Bargman Running LIght

Yep, 
Looked in my book and a 61 is not listed.  They make a 59 that the lens snaps on and they make a 17 that has 2 screws showing through the lens.  Maybe something is close.  Good Luck


----------



## ARCHER (May 12, 2006)

Bargman Running LIght

FIXED IT.  Took the old light and cut off the part that holds the wires and bulb holder.  Had purchased a insert for new bulb (the newer kind that goes in from behind the light and turns to hold in place).  Superglued it in place and then put some epoxy around the edges for support.  Tested light and it works just fine so will reinstall it next week.  Where there is a will, there is a way.  Who says the old stuff won't work years down the road.  Now if I can fix my furnace, I'll be one step further to having a top notch RV again.  Tks for the help and suggestions.       :laugh:


----------



## Shadow (May 12, 2006)

Bargman Running LIght

Way to go ARCHER, sure wish you was coming back to Texas for the winter!

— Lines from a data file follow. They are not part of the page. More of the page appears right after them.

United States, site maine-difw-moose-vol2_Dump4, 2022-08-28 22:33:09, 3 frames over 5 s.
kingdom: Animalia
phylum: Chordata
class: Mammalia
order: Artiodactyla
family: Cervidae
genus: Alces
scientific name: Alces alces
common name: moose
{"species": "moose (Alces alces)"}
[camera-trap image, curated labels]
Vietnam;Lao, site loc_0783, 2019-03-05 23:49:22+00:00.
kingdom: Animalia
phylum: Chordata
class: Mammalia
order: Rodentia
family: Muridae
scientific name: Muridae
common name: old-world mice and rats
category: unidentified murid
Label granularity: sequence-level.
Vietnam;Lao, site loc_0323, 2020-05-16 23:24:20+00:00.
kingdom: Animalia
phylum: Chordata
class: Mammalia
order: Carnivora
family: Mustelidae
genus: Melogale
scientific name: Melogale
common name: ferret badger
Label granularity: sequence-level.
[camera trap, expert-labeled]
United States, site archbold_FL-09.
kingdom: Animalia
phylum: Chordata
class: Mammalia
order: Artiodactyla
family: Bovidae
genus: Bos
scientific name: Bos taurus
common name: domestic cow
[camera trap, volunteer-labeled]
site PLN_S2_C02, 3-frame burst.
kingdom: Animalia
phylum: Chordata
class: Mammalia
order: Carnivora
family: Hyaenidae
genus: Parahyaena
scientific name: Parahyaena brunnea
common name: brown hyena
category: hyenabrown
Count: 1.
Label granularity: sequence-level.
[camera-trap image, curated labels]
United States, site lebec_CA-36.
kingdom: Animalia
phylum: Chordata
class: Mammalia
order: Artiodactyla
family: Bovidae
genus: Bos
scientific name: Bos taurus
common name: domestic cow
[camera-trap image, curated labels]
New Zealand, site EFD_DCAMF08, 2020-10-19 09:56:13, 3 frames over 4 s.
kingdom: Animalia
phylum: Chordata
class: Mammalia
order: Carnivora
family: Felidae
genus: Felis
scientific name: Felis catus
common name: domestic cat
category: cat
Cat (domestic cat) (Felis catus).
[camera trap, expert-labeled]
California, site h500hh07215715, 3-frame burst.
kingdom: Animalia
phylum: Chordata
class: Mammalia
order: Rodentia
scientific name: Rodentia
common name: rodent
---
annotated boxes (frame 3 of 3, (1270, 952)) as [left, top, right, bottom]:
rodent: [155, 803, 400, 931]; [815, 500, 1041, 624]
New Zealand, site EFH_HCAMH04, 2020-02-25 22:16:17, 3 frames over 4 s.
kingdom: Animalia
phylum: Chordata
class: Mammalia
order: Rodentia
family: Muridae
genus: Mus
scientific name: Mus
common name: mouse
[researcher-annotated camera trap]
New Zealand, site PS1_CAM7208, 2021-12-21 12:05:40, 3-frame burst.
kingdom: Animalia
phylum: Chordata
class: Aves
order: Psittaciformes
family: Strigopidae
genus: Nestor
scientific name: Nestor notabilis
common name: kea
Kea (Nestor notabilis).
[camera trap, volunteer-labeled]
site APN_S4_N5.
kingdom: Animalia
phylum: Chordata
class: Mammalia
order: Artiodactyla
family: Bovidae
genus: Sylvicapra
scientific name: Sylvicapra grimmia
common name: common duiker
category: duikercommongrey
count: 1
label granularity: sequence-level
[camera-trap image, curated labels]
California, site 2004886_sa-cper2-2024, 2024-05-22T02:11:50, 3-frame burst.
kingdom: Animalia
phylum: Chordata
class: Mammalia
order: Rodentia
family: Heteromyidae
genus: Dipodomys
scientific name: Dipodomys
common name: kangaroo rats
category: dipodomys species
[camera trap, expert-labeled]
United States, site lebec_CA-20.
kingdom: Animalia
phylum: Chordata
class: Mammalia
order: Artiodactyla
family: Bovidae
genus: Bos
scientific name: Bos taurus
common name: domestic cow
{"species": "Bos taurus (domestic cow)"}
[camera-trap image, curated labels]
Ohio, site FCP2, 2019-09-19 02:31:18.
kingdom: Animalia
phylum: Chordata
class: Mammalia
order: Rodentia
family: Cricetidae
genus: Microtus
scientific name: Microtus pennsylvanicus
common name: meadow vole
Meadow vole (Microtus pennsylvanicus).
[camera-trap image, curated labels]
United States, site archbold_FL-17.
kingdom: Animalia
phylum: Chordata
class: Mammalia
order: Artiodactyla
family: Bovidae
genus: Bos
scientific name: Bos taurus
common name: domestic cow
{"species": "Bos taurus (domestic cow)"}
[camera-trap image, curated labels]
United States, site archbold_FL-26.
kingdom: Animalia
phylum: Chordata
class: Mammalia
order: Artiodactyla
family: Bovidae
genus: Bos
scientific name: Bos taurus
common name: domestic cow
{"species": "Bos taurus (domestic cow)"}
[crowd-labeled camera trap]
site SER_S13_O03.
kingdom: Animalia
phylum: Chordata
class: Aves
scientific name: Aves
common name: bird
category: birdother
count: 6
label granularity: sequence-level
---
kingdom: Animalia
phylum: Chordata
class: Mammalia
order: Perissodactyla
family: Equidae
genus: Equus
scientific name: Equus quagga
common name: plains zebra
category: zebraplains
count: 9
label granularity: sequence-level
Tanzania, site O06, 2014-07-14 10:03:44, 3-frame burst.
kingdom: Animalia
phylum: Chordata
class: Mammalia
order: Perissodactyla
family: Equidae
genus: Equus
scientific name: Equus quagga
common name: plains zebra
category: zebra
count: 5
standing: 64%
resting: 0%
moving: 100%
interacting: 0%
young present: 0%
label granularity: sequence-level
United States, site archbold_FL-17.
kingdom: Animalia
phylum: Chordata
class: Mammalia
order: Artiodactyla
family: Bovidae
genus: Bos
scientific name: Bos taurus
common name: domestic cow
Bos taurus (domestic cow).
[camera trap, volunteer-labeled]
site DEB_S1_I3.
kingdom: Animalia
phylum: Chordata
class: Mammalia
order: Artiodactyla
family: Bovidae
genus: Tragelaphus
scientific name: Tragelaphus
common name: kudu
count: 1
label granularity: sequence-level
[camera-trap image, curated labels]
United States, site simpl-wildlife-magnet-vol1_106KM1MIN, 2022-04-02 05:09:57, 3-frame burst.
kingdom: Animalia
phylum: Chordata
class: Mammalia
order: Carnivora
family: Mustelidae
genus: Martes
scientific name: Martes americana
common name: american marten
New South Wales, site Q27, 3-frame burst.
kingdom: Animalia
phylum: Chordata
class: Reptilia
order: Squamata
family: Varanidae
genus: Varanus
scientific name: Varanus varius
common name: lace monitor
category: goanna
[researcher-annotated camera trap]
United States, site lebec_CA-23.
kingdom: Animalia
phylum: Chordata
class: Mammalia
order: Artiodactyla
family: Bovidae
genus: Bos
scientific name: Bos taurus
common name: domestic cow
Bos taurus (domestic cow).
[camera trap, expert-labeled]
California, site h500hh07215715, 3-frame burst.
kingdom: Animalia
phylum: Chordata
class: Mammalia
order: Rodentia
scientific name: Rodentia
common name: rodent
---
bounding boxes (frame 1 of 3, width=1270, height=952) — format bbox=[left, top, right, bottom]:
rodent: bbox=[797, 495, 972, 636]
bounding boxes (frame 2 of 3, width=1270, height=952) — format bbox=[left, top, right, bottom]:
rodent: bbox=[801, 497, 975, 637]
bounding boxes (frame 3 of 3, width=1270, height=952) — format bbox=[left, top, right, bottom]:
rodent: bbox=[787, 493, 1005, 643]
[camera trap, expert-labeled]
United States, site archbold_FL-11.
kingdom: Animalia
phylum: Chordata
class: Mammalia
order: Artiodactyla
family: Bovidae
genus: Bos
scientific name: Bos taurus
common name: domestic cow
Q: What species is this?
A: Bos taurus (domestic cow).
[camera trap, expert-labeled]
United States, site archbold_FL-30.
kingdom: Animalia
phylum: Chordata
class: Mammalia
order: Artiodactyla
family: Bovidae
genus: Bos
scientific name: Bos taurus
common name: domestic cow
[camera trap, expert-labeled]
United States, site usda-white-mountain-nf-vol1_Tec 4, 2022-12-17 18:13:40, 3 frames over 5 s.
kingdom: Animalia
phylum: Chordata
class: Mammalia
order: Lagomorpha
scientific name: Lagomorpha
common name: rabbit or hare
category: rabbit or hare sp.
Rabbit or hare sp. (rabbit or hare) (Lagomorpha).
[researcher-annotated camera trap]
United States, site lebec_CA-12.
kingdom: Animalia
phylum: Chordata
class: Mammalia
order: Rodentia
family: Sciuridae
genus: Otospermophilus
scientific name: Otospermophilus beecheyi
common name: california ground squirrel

Have a few things in the barn for you to look at :laugh: . You thinking about adding a slide to the ole girl?


----------



## Judy (May 14, 2006)

Bargman Running LIght

Way to go. Any pictures?


----------



## ARCHER (May 14, 2006)

Bargman Running LIght

Judy, no pics, sorry.  If you need some guidance, I'll be glad to walk ya through what I did to the light to get it to work.   I'll be installing the redesigned light tomorrow, so hope it works when I get it all installed.  If not, it's got to be the wiring inside so a new problem, maybe.
Butch, sorry about not coming back to Texas next winter, however, I'd love to putz around with your stuff in the barn.  I just love trying to fix stuff and as with the light, redesigning the original design to make it work.  Just hope I can do the same to the furnace (sure hope it is just cleaning or maybe something simple).  No slide to the ole gal.


----------



## ARCHER (May 17, 2006)

Bargman Running LIght

Well darn it.  I fixed the one light and it worked perfectly.  Checked the other  4 running lights, two were ok, one the bulb was burned out, but daggumit, the 4th one had the same problem as the one I rebuilt, so I'm in the process I going back to the drawing board and rebuilding it like the first one.  Guess I'll never get to the furnace until later this summer, since I'm headed to the Beautiful State Of Minnesota TO FISH and relax for two whole weeks. :laugh:


----------



## Shadow (May 18, 2006)

Bargman Running LIght

Enjoy ARCHER, be sure to tell us about the one that got away.


----------